Research Grant Award
Sian D Spacey, MD
University of British Columbia
The Role of the human P/Q Type Calcium Channel in the Pathogenesis of Ataxia
There are many causes of ataxia and yet the end result is a pathological involvement of the cerebellum. There are currently no treatments for cerebellar ataxia. In order to develop treatment it is important to understand the pathogenic mechanisms which lead to cerebellar ataxia. The hereditary ataxias are a good mode for studying pathological processes. We propose to study Episodic Ataxia type 2 (EA 2) a hereditary form of ataxia which results from mutations in the CACNA1A gene which codes for the Cav2.1 subunit of the P/Q type calcium channel.

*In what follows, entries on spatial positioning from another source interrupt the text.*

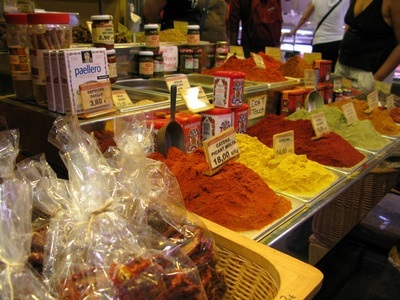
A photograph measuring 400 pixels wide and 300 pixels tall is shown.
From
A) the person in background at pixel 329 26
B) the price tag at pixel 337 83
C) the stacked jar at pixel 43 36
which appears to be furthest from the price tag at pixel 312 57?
the stacked jar at pixel 43 36

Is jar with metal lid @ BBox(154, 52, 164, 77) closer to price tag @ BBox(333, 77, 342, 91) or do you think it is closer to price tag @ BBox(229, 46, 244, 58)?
price tag @ BBox(229, 46, 244, 58)

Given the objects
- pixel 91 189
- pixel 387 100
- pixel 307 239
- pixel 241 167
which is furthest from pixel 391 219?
pixel 91 189

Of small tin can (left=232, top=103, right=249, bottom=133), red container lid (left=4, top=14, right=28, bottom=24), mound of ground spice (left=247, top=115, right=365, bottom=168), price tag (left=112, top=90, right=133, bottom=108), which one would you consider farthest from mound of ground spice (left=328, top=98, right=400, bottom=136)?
red container lid (left=4, top=14, right=28, bottom=24)

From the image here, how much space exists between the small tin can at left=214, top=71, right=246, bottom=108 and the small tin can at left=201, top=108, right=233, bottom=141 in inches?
1.5

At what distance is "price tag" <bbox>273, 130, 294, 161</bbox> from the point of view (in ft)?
4.42

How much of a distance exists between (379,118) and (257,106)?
641mm

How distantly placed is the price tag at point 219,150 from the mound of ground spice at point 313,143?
437mm

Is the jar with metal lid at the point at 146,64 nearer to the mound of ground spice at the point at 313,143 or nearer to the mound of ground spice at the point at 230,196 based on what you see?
the mound of ground spice at the point at 313,143

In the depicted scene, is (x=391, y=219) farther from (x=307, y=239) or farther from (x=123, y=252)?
(x=123, y=252)

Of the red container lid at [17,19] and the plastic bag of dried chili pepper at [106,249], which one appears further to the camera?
the red container lid at [17,19]

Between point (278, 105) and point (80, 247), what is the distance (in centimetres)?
158

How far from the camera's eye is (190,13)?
3123 mm

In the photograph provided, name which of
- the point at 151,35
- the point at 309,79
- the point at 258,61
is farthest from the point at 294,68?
the point at 151,35

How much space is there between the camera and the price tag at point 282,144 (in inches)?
53.0
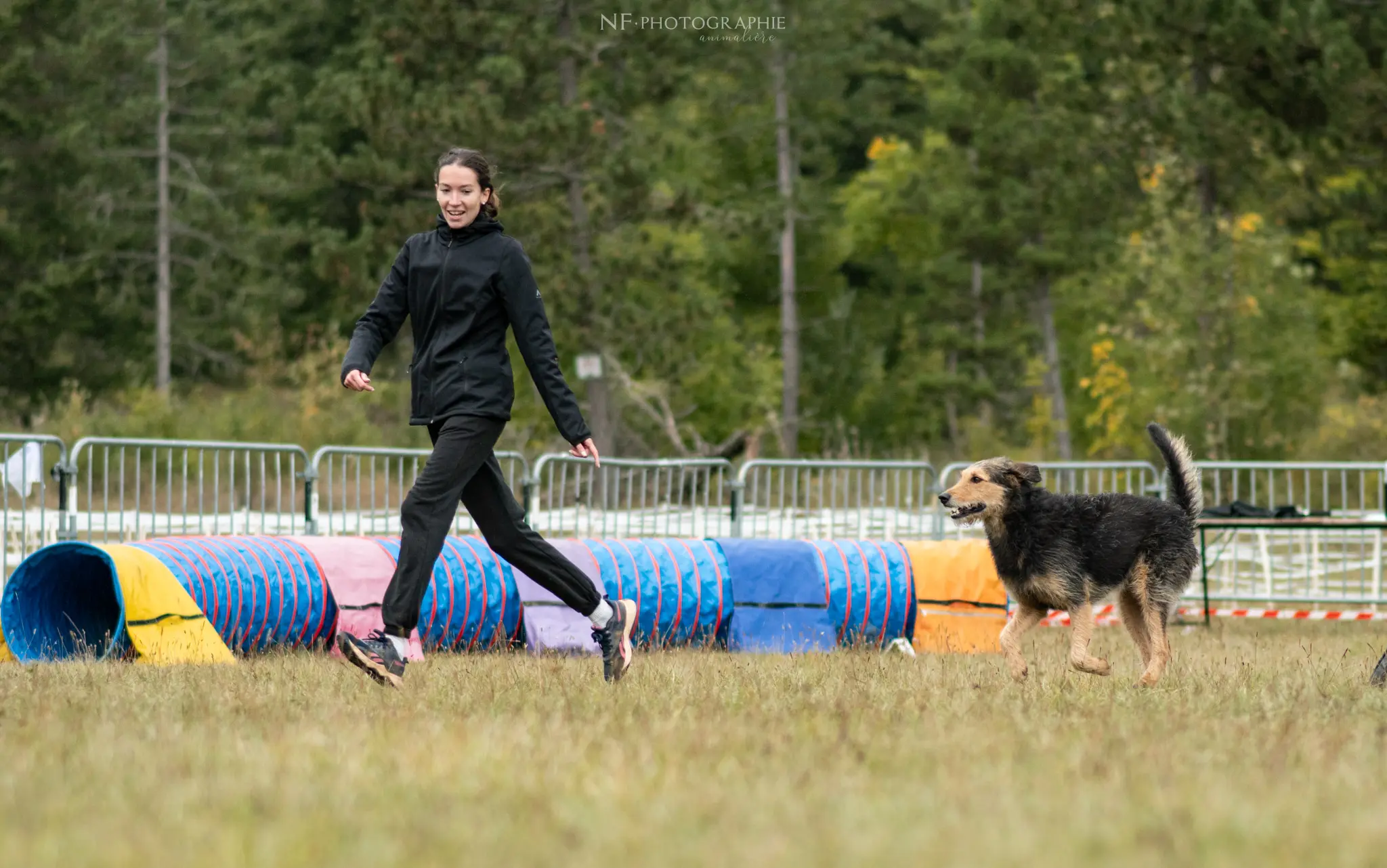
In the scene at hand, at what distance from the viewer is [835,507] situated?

The H1736L missense mutation in the CACNA1A genen causes pure cerebellar symptoms and cerebellar pathology. The mutated P/Q-type Ca channel is expressed widely throughout the brain, yet only cerebellar symptoms develop. We intend to investigate how a widely expressed mutation would result in isolated clinical pathology. We hypothesize that although the P/Q channel is expressed thoughout the brain, there are normal variants of the channel (splice variants) which are differentially expressed in different regions of the brain. In this study we will determine the relative expression levels of splice variants in different areas fo the brain. Furthermore, we hypothesize that interactions between these variants and mutations will influence the channel function (biophysical properties). In this study we will assess the biophysical properties of naturally-occurring P/Q-Type Ca channel mutants when expressed in different isoforms of Cav2.1. Specific splice variants may enhance or negate the effects of any given point mutation. Moreover, a mutation in one splice variant may yield a phenotype that is significantly different that the same mutation in another variant. This may account for the localized CNS pathology.
This research will further elucidate the pathophysiological mechanism involved in EA2. Insight into the cerebellar specific pathology associated with the widely expressed CACANA1A mutations will have application to understanding cerebellar ataxia in general and ultimately directed us towards treatment of ataxia.